Copy every record word for word. Pictures are not part of the copy.
:: EXTRACTED INFORMATION
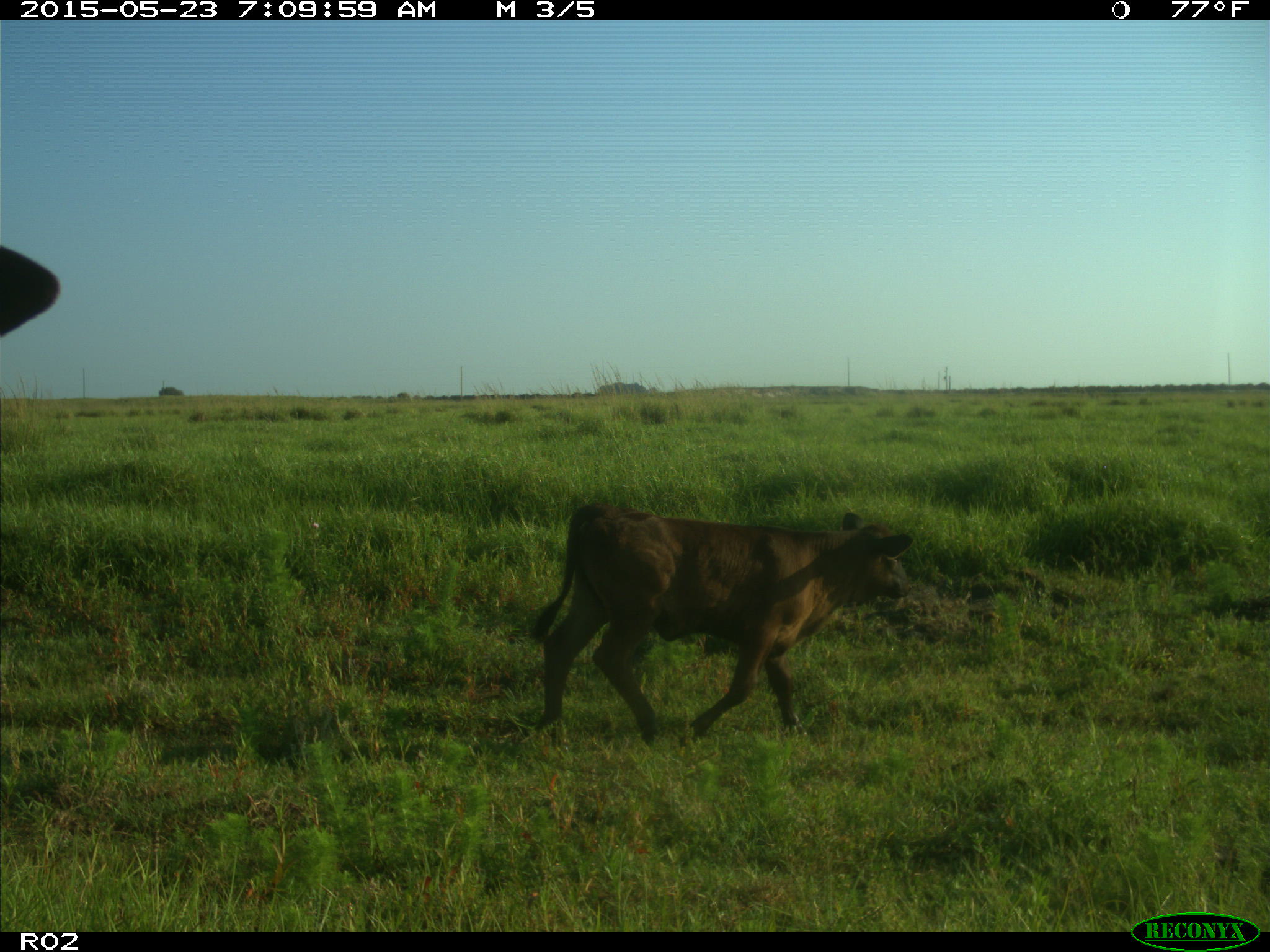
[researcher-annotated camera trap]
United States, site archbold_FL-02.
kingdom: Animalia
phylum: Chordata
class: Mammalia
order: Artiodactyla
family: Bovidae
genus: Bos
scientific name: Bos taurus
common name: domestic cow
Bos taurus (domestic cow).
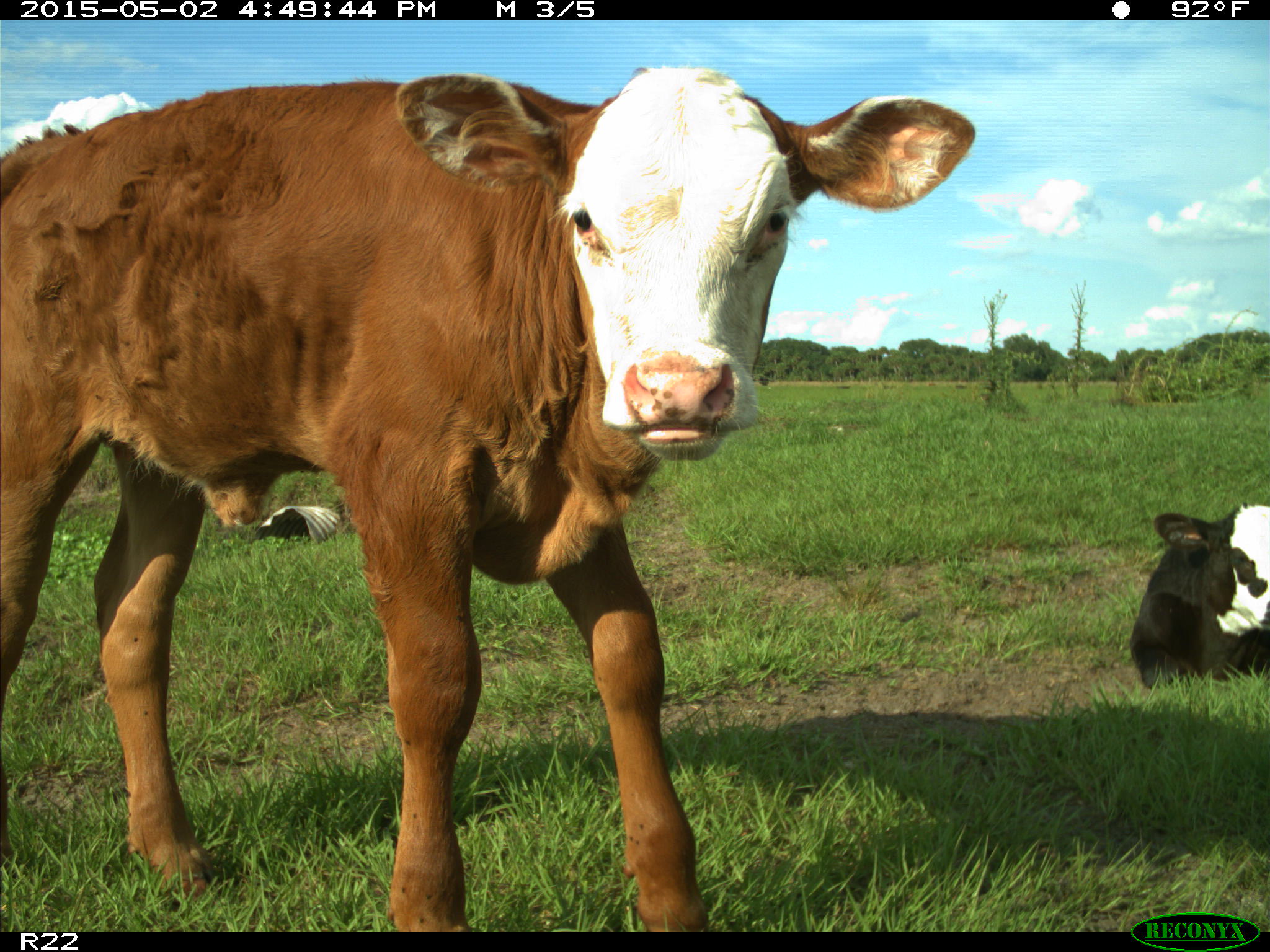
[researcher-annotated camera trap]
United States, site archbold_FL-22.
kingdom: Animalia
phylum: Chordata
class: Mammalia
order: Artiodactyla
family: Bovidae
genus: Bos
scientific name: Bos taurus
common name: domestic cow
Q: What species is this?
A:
::::
YOUR RESPONSE:
[researcher-annotated camera trap]
United States, site archbold_FL-02.
kingdom: Animalia
phylum: Chordata
class: Mammalia
order: Artiodactyla
family: Bovidae
genus: Bos
scientific name: Bos taurus
common name: domestic cow
Bos taurus (domestic cow).
[researcher-annotated camera trap]
United States, site archbold_FL-22.
kingdom: Animalia
phylum: Chordata
class: Mammalia
order: Artiodactyla
family: Bovidae
genus: Bos
scientific name: Bos taurus
common name: domestic cow
Q: What species is this?
A:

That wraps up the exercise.